Information provided —
______________________________
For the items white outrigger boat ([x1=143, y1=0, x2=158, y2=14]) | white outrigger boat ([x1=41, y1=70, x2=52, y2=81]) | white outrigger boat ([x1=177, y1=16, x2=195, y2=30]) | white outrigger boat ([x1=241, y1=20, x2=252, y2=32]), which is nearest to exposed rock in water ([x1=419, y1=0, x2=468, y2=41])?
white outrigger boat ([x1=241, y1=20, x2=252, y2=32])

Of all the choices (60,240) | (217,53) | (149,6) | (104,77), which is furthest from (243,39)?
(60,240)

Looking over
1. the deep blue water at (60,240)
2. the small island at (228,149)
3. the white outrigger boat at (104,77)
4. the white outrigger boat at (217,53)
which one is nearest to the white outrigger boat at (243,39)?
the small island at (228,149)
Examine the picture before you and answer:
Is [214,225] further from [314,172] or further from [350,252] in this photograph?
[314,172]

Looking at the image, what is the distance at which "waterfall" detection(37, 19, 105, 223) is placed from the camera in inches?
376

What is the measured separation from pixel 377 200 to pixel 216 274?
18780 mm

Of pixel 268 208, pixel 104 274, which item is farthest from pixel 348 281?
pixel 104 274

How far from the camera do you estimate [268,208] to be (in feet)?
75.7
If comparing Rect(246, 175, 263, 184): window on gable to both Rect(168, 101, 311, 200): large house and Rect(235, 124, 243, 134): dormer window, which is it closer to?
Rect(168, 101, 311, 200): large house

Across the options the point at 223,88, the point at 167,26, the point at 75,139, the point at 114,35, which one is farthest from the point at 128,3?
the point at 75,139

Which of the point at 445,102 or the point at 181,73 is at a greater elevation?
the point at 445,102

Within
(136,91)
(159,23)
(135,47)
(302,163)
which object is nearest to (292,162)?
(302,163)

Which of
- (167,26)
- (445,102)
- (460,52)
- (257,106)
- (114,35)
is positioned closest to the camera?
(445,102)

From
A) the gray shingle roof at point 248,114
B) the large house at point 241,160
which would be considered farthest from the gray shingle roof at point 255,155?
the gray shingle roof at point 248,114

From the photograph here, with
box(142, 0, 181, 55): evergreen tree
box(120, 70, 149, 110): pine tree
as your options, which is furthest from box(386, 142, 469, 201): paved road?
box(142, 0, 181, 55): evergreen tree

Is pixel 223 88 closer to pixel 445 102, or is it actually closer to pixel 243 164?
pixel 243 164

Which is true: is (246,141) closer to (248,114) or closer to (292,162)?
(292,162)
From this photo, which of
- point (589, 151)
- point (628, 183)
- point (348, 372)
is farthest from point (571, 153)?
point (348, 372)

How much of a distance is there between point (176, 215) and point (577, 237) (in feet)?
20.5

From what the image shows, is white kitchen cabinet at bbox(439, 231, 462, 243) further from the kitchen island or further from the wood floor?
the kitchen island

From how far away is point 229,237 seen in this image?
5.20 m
______________________________
Lay out the data as a Markdown table with the columns Row and Data line, from the line containing "From how far" up to and including the final line of the data. Number each line and leave out blank lines.

Result for this task —
| Row | Data line |
|---|---|
| 1 | From how far away is point 229,237 seen in this image? |
| 2 | 5.20 m |